[Data for this task]:
--*--
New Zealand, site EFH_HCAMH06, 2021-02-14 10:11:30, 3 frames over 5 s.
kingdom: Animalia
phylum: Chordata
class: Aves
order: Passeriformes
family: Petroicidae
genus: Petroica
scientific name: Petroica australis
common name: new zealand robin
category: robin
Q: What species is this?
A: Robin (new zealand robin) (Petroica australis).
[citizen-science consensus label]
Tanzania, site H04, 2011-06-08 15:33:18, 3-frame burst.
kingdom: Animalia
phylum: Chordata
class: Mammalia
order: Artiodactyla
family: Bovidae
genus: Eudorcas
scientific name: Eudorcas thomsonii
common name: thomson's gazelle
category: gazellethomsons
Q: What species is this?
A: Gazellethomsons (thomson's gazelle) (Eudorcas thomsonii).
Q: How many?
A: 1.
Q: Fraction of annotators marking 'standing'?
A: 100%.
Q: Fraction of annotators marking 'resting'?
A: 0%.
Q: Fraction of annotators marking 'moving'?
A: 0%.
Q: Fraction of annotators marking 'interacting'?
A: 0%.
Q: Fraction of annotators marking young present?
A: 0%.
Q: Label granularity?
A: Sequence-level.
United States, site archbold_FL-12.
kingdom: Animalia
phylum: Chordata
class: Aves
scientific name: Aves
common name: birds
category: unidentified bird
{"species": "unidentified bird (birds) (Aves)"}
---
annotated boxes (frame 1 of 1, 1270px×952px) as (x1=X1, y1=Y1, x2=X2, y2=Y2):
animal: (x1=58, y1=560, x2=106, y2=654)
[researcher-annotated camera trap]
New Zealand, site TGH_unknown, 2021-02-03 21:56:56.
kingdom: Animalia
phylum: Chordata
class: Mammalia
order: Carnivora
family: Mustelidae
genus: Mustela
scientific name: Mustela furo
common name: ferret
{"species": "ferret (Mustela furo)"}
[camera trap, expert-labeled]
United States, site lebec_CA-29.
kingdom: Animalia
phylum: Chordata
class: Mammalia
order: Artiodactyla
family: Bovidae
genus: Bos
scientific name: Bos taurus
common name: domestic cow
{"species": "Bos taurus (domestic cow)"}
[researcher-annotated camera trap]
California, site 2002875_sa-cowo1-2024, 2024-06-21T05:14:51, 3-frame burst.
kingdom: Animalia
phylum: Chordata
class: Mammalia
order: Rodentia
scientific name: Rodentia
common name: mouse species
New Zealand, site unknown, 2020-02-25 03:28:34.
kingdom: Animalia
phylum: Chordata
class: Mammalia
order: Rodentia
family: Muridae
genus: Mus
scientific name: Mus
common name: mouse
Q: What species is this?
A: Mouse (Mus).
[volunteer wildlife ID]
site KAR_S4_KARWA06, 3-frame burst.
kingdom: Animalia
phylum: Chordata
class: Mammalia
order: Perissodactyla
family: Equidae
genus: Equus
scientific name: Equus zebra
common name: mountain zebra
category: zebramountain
--*--
[Try it]: Look through the material above for "common" and copy the lines that have it.

[Answer to the problem]:
common name: new zealand robin
common name: thomson's gazelle
common name: birds
common name: ferret
common name: domestic cow
common name: mouse species
common name: mouse
common name: mountain zebra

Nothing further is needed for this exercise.